An illustration of the different approaches undertaken to improve the activity of platinum for the oxygen reduction reaction. The approaches are separated in two categories, namely ‘order-based’, which includes the use of alloying and preferential orientation and ‘disorder-based’, which includes the use of structural defects.

This presentation aims to provide insights into those different ways of enhancing the activity of Pt-based electrocatalysts, and in the limitations faced by this new generation of electrocatalysts. A special emphasis also is to be given to the mechanisms behind the formation, catalytic improvement and stability in operation of the platinum-nickel hollow nanostructures, one of those advanced electrocatalysts. These observations were made by studying the electrocatalyst synthesis and operation in-situ, taking advantage of several characterization methods such as scanning transmission electron microscopy, X-ray photoelectron spectroscopy, and small and wide-angle X-ray scattering, along with achieving a careful understanding of the platinum nanostructures' interactions with their carbonaceous support.

Bio: Tristan Asset obtained his Ph.D. in chemical engineering and material sciences in September 2017, on the synthesis and characterization of PtNi electrocatalysts for fuel cell applications, under the supervision of Dr. Laëtitia Dubau, Prof. Nathalie Job and Dr. Frédéric Maillard, from the University of Grenoble (France) and the University of Liège (Belgium). In 2018, he became a postdoctoral scholar at the University of New Mexico, in Professor Plamen Atanassov's group.
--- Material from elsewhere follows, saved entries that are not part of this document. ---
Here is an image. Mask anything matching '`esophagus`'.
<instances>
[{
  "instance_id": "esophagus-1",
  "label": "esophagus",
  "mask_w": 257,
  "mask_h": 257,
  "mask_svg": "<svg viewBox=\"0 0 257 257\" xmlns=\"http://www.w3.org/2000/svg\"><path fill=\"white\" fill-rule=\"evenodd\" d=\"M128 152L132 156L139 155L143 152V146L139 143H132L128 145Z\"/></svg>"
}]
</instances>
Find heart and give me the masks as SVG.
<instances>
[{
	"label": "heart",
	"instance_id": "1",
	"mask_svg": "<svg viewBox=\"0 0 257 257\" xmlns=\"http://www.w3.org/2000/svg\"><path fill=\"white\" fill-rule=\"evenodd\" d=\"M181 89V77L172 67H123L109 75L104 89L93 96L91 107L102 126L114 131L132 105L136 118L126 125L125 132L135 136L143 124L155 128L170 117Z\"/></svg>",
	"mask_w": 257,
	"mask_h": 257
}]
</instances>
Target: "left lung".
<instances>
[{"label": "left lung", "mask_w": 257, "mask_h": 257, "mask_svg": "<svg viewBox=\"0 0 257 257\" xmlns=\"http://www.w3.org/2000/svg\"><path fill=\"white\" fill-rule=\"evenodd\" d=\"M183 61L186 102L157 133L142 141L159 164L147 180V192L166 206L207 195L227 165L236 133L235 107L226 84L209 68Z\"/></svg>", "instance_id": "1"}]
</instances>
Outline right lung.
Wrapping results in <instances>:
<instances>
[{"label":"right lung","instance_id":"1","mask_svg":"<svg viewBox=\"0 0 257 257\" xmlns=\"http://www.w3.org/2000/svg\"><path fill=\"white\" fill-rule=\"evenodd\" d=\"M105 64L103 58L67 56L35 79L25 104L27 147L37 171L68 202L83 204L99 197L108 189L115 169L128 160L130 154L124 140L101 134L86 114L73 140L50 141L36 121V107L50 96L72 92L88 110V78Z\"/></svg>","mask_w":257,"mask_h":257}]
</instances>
His research focuses on (i) CO2 and N2 electrochemical reduction reaction and (ii) mechanistic, activity and durability studies on Pt-based and Pt-group-metal free for the oxygen reduction reaction (ORR), along with (iii) Al-air systems and (iv) metal oxides as supports for ORR electrocatalysts, topics that were added to his portfolio during his move to UC Irvine in January 2019. He co-authored 33 scientific articles and has a h-index of 15.